In those first, frightening weeks of my life as a single mother, my friend Jackie gave me a greeting card. On its cover was a copy of poet and artist William Blake’s 1793 engraving of a person about to climb a ladder to the moon. Handwritten under the etching are four words, “I Want! I Want!”
This wasn’t a declaration of material greed. It was an answer—my answer--for questions about my womanly ambition. I would become who I wanted to be.
Back then, I wanted to be a good mother, daughter, sister, and friend. I wanted to learn how to be happy as a woman on my own, for the first time in my life. I wanted a big career, the one that began as an exhausted mother in a tattered robe, sitting at a typewriter with a baby on her lap.
Eventually, I bought a poster of William Blake’s drawing and framed it in weathered white wood. Until recently, it hung in our home. Now it’s in my office on campus. It’s a declaration or a warning, depending on how you feel about Grandma and her ambition.
I want a big life full of writing, reading and teaching, and colleagues who shout my name from across the hall.
I want to see students’ faces when they behold Blake’s drawing and imagine their version of climbing to the moon.

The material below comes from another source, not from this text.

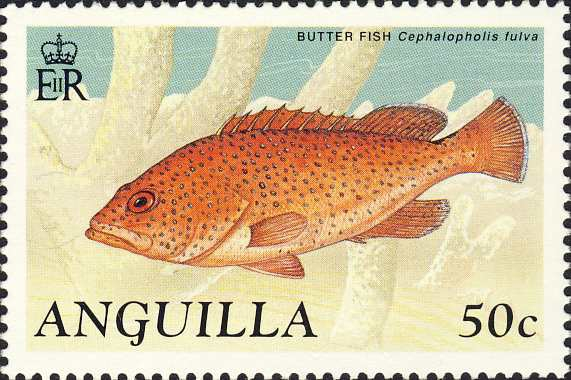 Cephalopholis fulva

I want to sit in the front row the day that single mother tells her audience how she became the writer she was meant to be.
I want. I want.
A reader rightly noted my misuse of “just desserts.” I have edited it to read:
At 66, that same ambition is proof that I am squandering my golden years, which sounds a little too much like walking into the sunset.
Also, an it’s was abandoned by its apostrophe. They have been reunited.
When I got divorced, I bought a print that says, “This is the beginning of anything you want.” I still look at it every day and remind myself it’s true.